The girl and Sam both had busy weekends. Katie went out Friday and Saturday, playing D&D with friends first, then going to a party with her sweetie during my and Sam's date Saturday night. Sam had a computer to deliver Saturday morning, then ran around picking up some things. He went out again yesterday, to the library for me and to the grocery store and the farmer's market and I'm not even sure where else. Then he did an intervew for his podcast last night.
This is the last week of my classes for the semester, so I did a paper for one class and created my slides for a group project presentation in the other, then had a couple of quizzes. Monday night we do our presentation online, and see the other groups' presentations. That class doesn't have a final, but I do have to take the final for the management class, then I'm done.
Next week I start a class everybody is apparently supposed to take around the beginning of their studies, since one of the assignments involves creating a "plan of study." DeVry seems to have a lot of these "because we said so" classes, which is annoying. I'm also taking my first technical writing course at DeVry, though. It will involve more group projects, a bane of my existence.
It's one thing to work together in a business setting, where people's jobs depend on their performance. It's quite another to be yoked with people who just can't be arsed to pull their weight and apparently think Bs are high grades. I'm absolutely appalled by the number of people in the 400-level classes I had this semester who cannot create a coherent paragraph, much less write a paper.
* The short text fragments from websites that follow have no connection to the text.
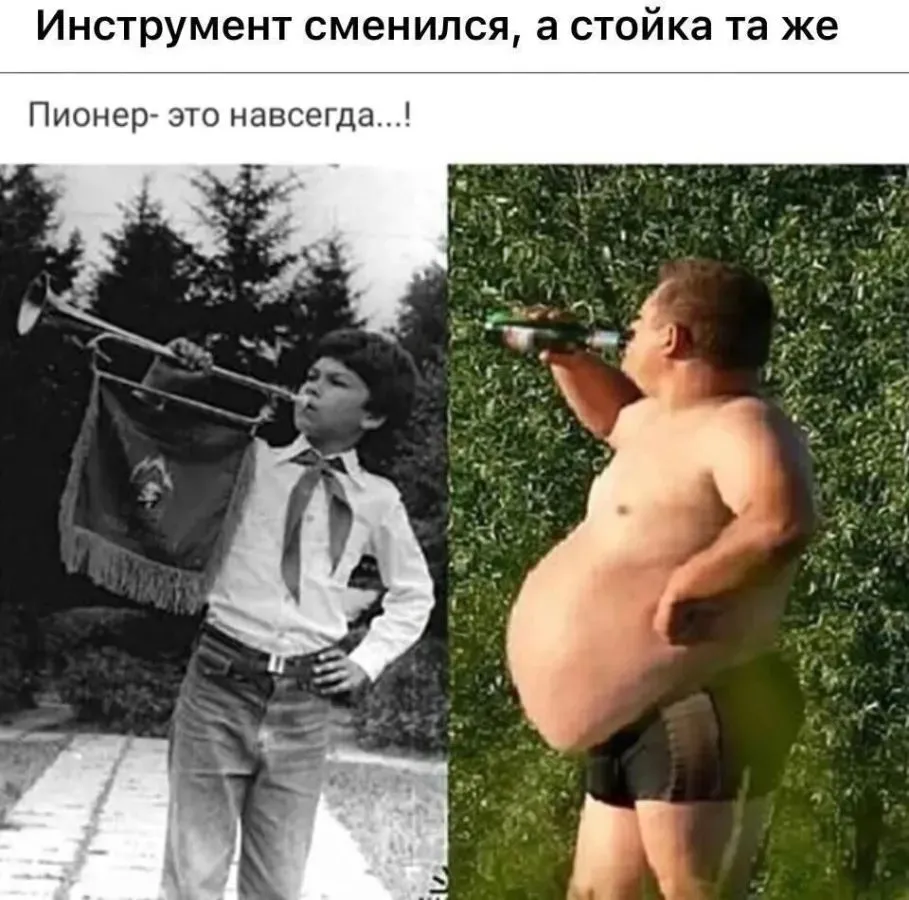 пионер это навсегда.webp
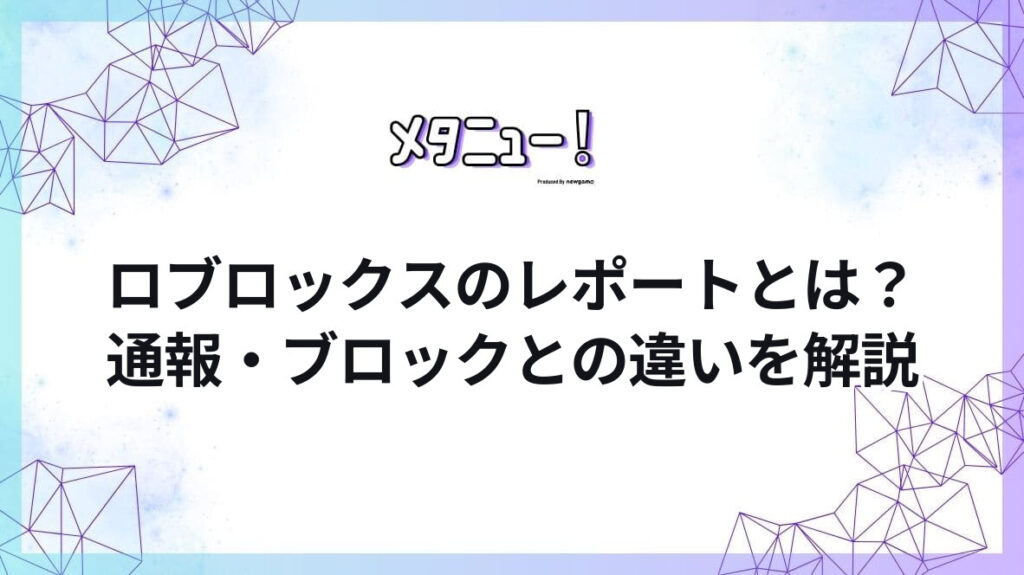 ロブロックスのレポートとは？通報・ブロックとの違いを解説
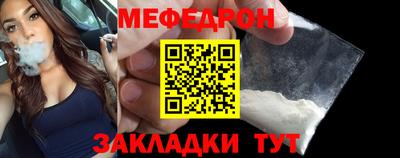 мескалин Бузулук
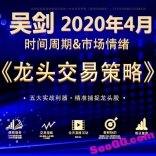 吴剑2020年4月《龙头交易策略》课程加投顾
I had the required "write a research paper" class over 20 years ago, at another school. Either the standards have fallen horribly, or Mercer had higher standards than I realized. (I won't even bother comparing Agnes Scott's standards to DeVry. It's too painful.) Of course, if either of those schools had remedial courses of any sort, I was unaware of them. Those "teach you what you should have learned in middle school" classes are a fact of life in all the University system schools and DeVry. I know that there were some when I took classes at Georgia Perimeter so many years ago, but they seem to be more and more important now. I honestly don't think they belong in any institution of "higher learning." If you can't read, write, and do basic math before you get to college, you have no business being there, because you do not have the essential tools required for success. I suppose that makes me an elitist.
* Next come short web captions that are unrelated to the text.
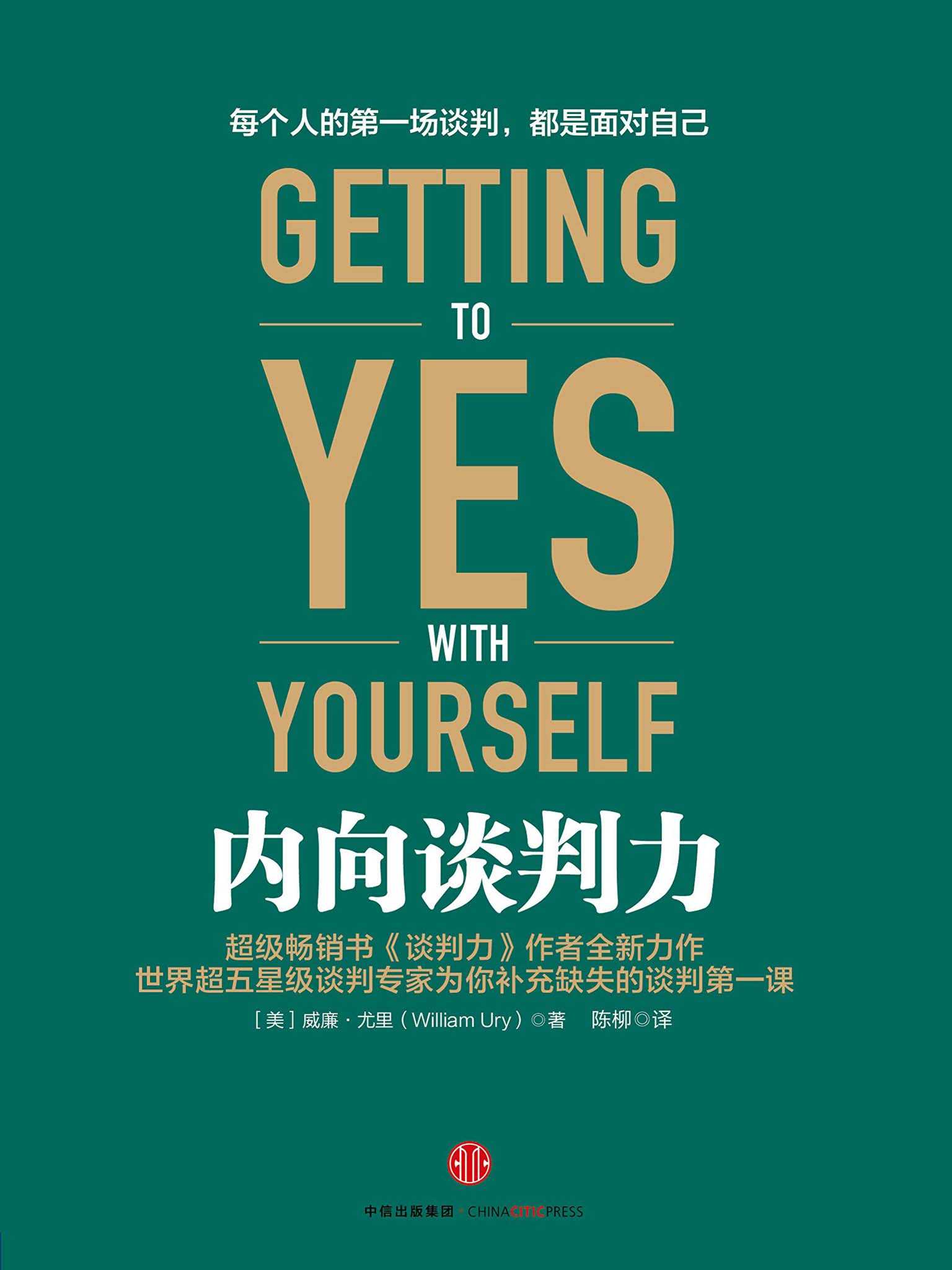 內向談判力（完整圖文版）（每個人的首場談判，都是面對自己。）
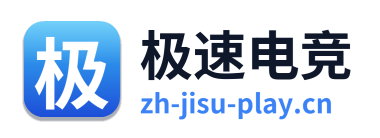 极速电竞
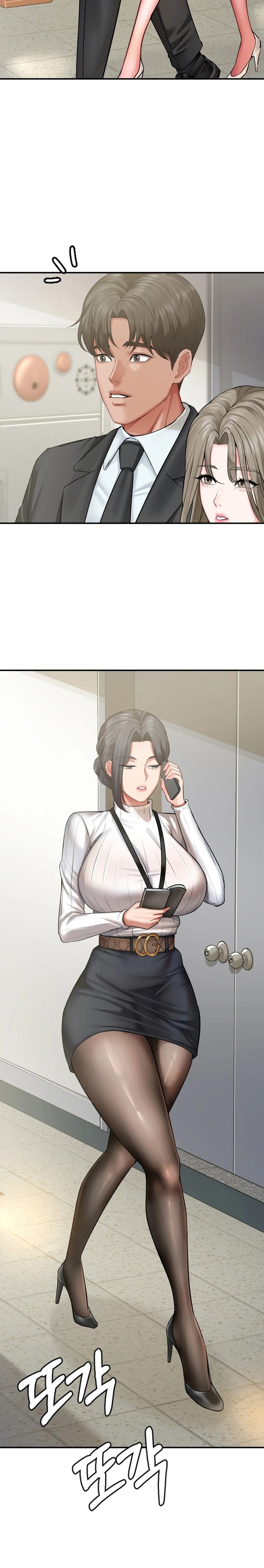 Affair with My Boss Chapter 19 - Page 20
It's going to be odd going back to 100 and 200 level courses next week. By the time most students do get to the 400-level courses, the true dregs have dropped out or risen out of that status. Threaded discussions are such a huge part of online classes that you get far more exposure to your classmates writing than in a face-to-face class, and you quickly find out who can't or won't write and who has no clue about how to discuss issues without degenerating into total nonsense. That part of this semester hasn't been as bad as others, at least. I did still run into nutcases insisting that this country was founded as a "Christian nation," but that's pretty much to be expected anymore.